___ DATASET ROWS ___

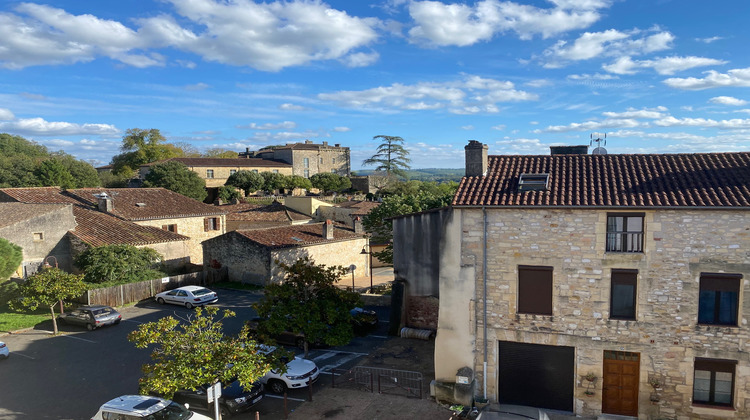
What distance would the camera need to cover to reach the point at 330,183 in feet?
231

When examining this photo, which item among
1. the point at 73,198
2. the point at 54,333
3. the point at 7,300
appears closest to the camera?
the point at 54,333

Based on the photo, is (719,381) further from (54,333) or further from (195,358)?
(54,333)

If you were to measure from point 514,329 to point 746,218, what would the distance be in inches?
276

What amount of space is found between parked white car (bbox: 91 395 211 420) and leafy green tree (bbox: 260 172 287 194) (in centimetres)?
5458

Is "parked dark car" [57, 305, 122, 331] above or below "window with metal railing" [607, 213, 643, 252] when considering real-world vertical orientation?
below

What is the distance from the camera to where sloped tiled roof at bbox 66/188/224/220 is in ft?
124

___

__EXERCISE AIM__
Turn the rows starting at the one containing "What amount of" and ending with the last row into a two-column CSV with a header line and the columns "text" and "answer", giving one line per row. Put each value in double quotes and replace any line breaks inside it with spaces.

__TASK SOLUTION__
text,answer
"What amount of space is found between parked white car (bbox: 91 395 211 420) and leafy green tree (bbox: 260 172 287 194) (in centimetres)?","5458"
"Is ""parked dark car"" [57, 305, 122, 331] above or below ""window with metal railing"" [607, 213, 643, 252] when considering real-world vertical orientation?","below"
"What is the distance from the camera to where sloped tiled roof at bbox 66/188/224/220 is in ft?","124"